#### Task inputs
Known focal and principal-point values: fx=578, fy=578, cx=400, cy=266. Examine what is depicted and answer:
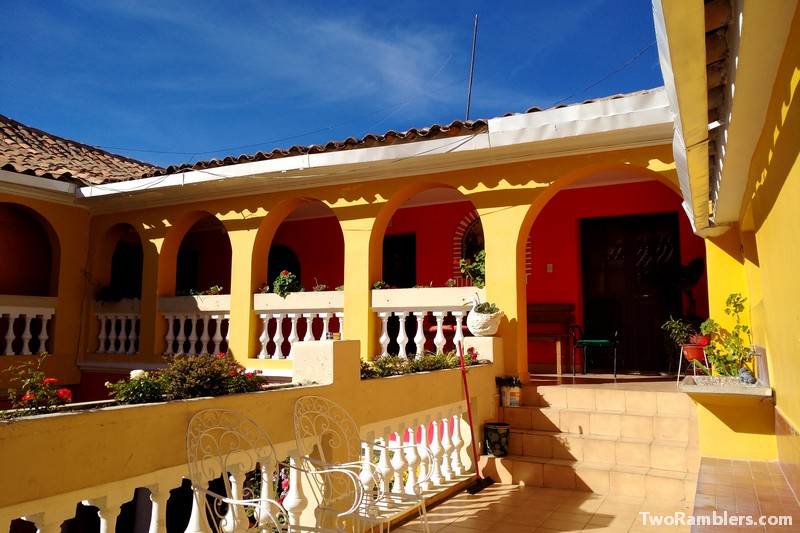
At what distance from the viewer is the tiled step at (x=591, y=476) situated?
16.9ft

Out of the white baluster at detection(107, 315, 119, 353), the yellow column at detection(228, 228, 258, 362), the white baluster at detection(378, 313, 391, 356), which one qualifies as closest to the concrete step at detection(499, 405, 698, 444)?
the white baluster at detection(378, 313, 391, 356)

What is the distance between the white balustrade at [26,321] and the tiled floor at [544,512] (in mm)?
7187

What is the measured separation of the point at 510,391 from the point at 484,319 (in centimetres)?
88

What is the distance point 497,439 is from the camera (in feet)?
20.0

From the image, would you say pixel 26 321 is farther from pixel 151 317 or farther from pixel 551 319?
pixel 551 319

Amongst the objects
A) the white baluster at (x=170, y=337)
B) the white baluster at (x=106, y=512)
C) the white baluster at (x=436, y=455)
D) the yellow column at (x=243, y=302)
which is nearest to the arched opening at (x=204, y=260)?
the white baluster at (x=170, y=337)

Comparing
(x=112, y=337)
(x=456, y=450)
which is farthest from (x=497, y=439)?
(x=112, y=337)

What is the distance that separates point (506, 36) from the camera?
30.5 ft

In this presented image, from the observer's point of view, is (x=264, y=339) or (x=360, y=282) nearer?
(x=360, y=282)

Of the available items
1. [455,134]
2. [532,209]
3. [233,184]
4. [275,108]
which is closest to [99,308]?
[233,184]

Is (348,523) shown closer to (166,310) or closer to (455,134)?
(455,134)

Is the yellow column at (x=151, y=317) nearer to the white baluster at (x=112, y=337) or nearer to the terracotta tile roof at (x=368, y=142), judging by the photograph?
the white baluster at (x=112, y=337)

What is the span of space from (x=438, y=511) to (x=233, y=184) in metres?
5.70

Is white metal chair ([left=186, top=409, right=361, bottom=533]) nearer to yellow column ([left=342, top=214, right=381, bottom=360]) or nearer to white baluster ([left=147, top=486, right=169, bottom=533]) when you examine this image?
white baluster ([left=147, top=486, right=169, bottom=533])
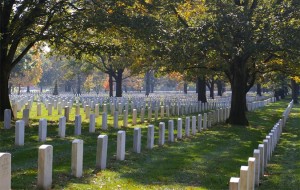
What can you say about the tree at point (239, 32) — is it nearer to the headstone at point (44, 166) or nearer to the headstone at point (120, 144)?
the headstone at point (120, 144)

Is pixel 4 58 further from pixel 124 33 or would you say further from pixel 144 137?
pixel 144 137

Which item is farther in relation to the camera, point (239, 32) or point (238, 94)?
point (238, 94)

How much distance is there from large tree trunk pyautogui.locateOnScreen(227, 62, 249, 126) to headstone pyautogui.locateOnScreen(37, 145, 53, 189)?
55.5 feet

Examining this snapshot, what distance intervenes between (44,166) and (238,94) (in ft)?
57.9

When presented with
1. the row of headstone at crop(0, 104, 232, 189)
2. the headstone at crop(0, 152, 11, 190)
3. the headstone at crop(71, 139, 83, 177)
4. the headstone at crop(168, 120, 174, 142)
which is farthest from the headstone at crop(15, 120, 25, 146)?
the headstone at crop(0, 152, 11, 190)

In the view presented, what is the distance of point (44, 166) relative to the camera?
7234mm

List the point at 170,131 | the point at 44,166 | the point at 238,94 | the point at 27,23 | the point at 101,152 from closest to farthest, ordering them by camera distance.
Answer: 1. the point at 44,166
2. the point at 101,152
3. the point at 170,131
4. the point at 27,23
5. the point at 238,94

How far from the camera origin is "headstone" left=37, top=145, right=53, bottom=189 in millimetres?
7150

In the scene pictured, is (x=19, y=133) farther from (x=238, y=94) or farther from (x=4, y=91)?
(x=238, y=94)

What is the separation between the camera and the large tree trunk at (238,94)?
76.3 ft

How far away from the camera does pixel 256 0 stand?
22.7m

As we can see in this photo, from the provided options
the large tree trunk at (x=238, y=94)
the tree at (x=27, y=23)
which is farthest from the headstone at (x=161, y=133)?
the large tree trunk at (x=238, y=94)

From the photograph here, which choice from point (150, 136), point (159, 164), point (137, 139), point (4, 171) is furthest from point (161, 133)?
point (4, 171)

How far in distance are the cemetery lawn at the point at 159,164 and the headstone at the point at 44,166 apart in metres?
0.31
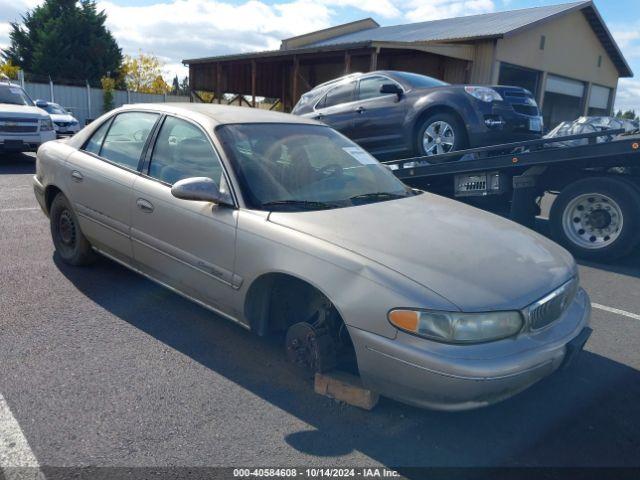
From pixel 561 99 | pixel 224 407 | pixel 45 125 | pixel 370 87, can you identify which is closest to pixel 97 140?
pixel 224 407

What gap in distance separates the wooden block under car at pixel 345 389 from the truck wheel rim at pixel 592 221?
414 cm

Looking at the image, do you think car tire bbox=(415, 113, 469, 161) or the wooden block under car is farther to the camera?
car tire bbox=(415, 113, 469, 161)

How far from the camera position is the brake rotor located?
2977 mm

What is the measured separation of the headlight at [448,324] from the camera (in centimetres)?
253

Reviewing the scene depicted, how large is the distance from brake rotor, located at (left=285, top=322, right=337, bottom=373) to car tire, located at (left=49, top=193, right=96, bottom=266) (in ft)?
8.18

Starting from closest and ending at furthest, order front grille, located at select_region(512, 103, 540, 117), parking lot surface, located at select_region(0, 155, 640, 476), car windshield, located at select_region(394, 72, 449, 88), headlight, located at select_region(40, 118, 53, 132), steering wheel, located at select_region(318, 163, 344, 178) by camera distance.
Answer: parking lot surface, located at select_region(0, 155, 640, 476) < steering wheel, located at select_region(318, 163, 344, 178) < front grille, located at select_region(512, 103, 540, 117) < car windshield, located at select_region(394, 72, 449, 88) < headlight, located at select_region(40, 118, 53, 132)

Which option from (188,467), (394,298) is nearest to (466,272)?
(394,298)

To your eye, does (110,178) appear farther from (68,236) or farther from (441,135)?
(441,135)

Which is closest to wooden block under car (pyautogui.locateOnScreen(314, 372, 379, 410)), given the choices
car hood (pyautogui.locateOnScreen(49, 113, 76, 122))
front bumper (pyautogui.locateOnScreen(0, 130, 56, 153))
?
front bumper (pyautogui.locateOnScreen(0, 130, 56, 153))

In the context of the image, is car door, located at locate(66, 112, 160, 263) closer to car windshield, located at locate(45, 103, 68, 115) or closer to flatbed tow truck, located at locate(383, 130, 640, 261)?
flatbed tow truck, located at locate(383, 130, 640, 261)

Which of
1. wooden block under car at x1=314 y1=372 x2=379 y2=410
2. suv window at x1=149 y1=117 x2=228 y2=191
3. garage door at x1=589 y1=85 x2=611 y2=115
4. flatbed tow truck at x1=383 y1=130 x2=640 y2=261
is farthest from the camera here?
garage door at x1=589 y1=85 x2=611 y2=115

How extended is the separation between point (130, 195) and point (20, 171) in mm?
8745

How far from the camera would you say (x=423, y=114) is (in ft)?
24.4

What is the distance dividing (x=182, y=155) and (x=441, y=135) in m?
4.42
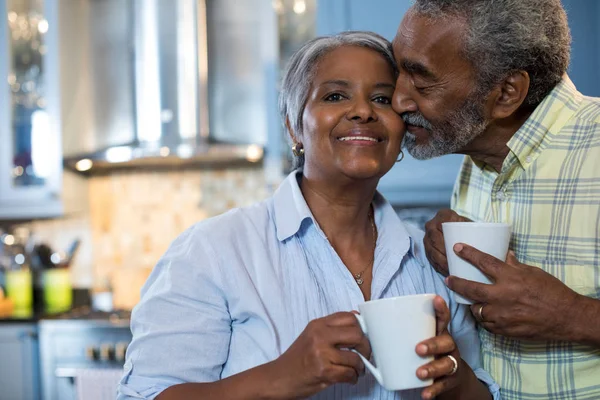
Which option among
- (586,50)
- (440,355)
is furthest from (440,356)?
(586,50)

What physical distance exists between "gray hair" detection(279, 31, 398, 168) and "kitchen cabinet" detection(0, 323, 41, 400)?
6.53ft

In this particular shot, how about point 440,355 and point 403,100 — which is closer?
point 440,355

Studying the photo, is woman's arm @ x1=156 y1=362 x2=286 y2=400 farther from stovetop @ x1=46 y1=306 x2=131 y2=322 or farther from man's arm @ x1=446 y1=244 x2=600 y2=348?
stovetop @ x1=46 y1=306 x2=131 y2=322

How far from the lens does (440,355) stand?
977 mm

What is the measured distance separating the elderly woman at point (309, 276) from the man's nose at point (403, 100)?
0.9 inches

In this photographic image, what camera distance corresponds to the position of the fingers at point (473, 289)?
3.49 feet

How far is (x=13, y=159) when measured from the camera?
3184 millimetres

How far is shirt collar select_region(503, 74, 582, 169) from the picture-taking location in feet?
4.19

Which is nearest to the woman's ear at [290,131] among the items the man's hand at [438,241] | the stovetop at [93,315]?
the man's hand at [438,241]

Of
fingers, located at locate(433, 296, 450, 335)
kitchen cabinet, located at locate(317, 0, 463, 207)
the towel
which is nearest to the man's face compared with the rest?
fingers, located at locate(433, 296, 450, 335)

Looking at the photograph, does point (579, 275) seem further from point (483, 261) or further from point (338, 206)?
point (338, 206)

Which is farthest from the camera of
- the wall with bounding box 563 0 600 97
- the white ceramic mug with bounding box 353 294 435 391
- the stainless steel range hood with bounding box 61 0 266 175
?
the stainless steel range hood with bounding box 61 0 266 175

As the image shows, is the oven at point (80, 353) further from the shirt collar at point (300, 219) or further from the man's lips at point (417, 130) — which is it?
the man's lips at point (417, 130)

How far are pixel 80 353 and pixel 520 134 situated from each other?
2.15 metres
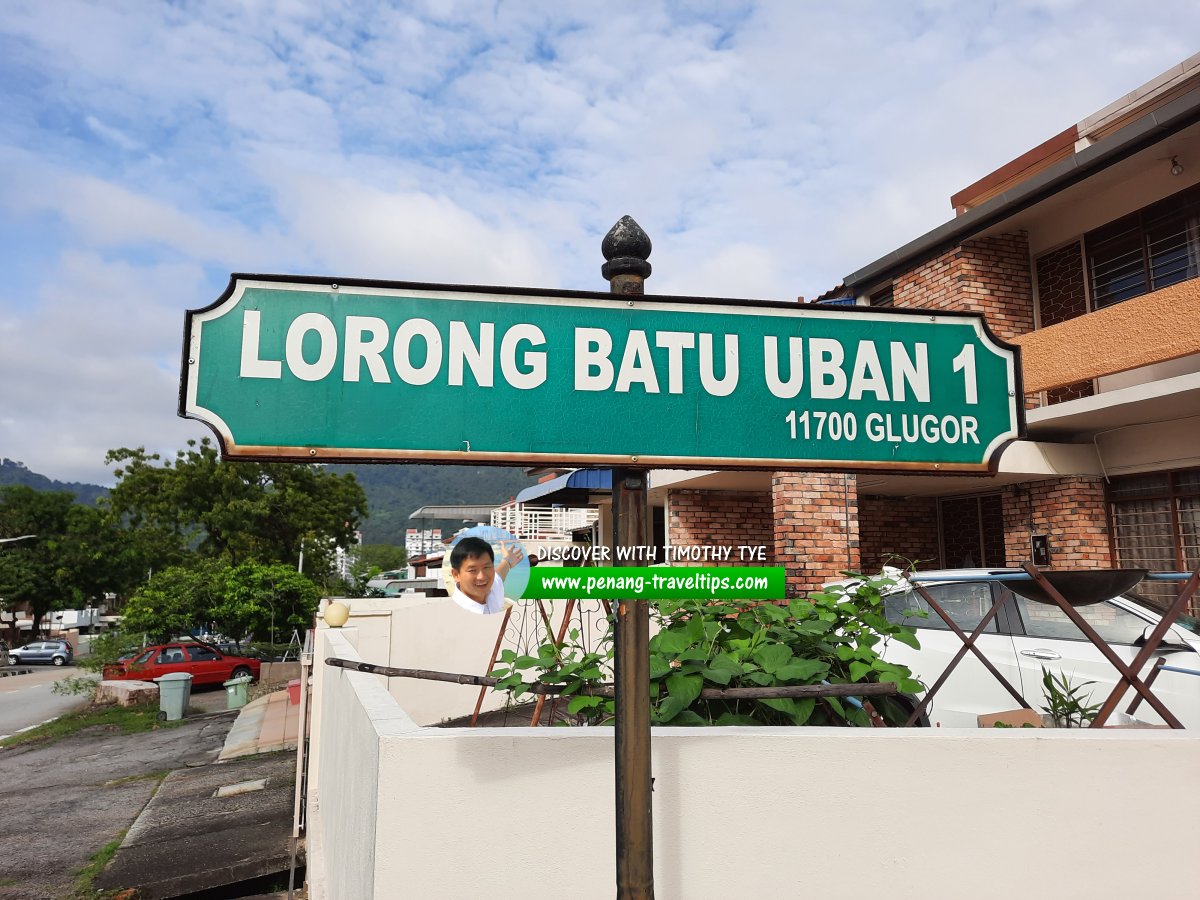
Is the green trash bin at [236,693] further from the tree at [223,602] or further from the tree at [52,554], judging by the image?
the tree at [52,554]

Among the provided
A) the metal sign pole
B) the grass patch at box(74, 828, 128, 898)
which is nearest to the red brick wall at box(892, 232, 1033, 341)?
the metal sign pole

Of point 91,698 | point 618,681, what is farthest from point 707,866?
point 91,698

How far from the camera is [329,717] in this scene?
17.3 ft

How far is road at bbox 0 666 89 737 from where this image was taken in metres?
18.2

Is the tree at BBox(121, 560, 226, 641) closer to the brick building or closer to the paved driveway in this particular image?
the paved driveway

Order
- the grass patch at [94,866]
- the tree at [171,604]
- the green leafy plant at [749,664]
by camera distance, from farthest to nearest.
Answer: the tree at [171,604] < the grass patch at [94,866] < the green leafy plant at [749,664]

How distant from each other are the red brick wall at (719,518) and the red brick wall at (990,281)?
405 cm

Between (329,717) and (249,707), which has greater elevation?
(329,717)

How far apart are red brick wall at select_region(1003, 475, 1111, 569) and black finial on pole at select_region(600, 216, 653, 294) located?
339 inches

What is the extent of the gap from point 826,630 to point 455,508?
50.5m

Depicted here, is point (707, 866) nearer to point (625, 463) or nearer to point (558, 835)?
point (558, 835)

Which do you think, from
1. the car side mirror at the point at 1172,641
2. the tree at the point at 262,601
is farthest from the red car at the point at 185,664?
the car side mirror at the point at 1172,641

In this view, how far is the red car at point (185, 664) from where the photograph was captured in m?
19.9

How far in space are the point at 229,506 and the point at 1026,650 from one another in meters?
29.8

#### Requirements
Return every line above that contains the string "bounding", treating uppercase and lowercase as distinct.

#### Correct response
- the wall with bounding box 563 0 600 97
- the white ceramic mug with bounding box 353 294 435 391
- the stainless steel range hood with bounding box 61 0 266 175
the stainless steel range hood with bounding box 61 0 266 175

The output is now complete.